**WORK TO BE COMPLETED:**
Pick out every line in the following material that contains the word "below", and copy each of those lines in full.

* START PROVIDED MATERIAL *

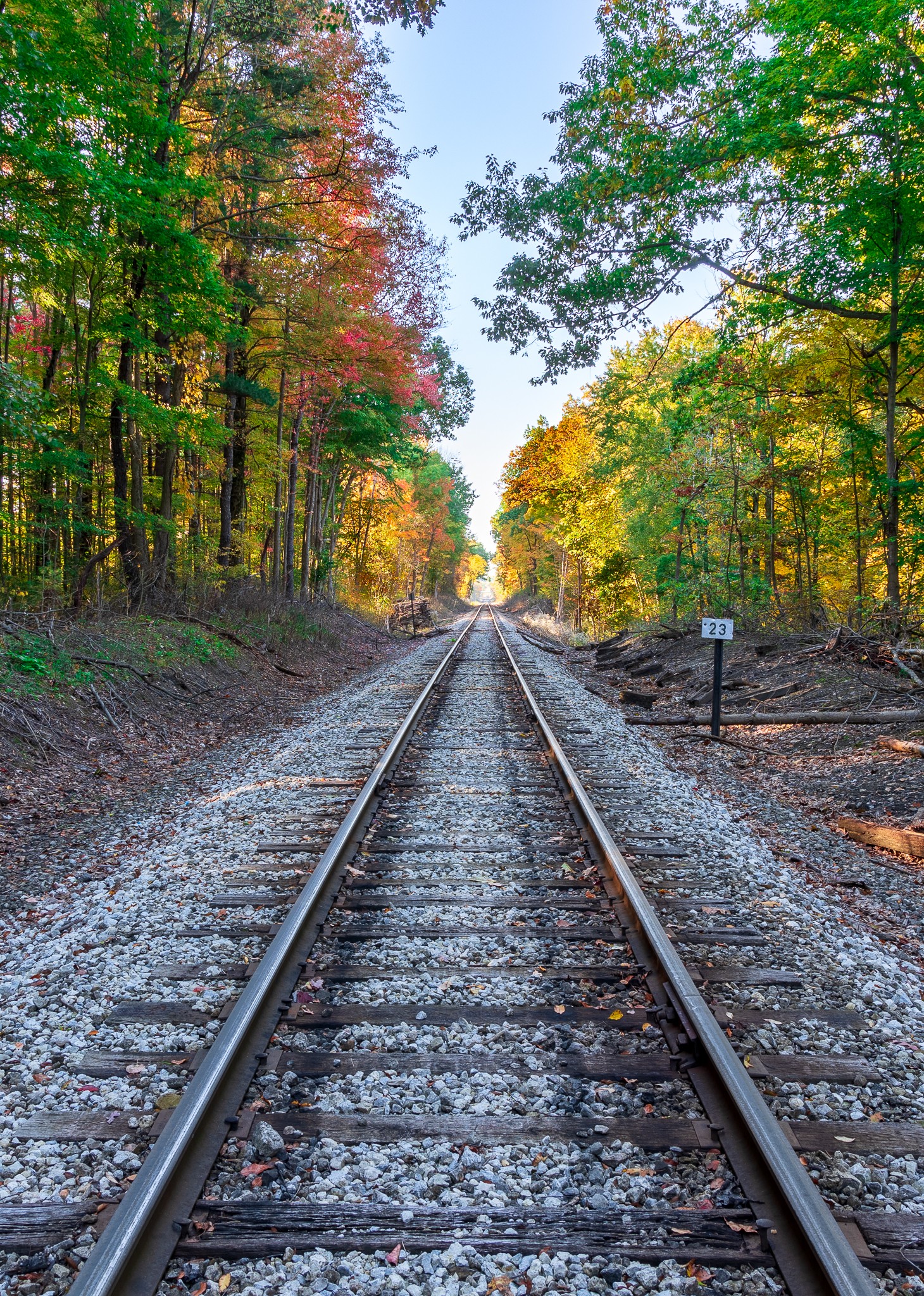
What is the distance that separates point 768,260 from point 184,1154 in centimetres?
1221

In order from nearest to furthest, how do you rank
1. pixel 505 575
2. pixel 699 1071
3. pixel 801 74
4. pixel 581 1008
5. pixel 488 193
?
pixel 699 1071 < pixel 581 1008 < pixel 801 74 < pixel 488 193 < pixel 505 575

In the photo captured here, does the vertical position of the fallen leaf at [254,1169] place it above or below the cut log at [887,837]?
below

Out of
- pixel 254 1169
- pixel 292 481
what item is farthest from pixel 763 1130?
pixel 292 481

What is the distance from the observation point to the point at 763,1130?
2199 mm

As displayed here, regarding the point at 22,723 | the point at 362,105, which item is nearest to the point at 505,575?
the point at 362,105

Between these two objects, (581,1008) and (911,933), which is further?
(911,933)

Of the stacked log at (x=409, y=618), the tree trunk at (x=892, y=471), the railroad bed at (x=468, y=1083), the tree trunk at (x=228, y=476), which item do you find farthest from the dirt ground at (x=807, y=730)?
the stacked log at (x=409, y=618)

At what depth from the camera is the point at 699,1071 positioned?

* END PROVIDED MATERIAL *

**RESULT:**
In the photo captured here, does the vertical position of the fallen leaf at [254,1169] place it above or below the cut log at [887,837]?
below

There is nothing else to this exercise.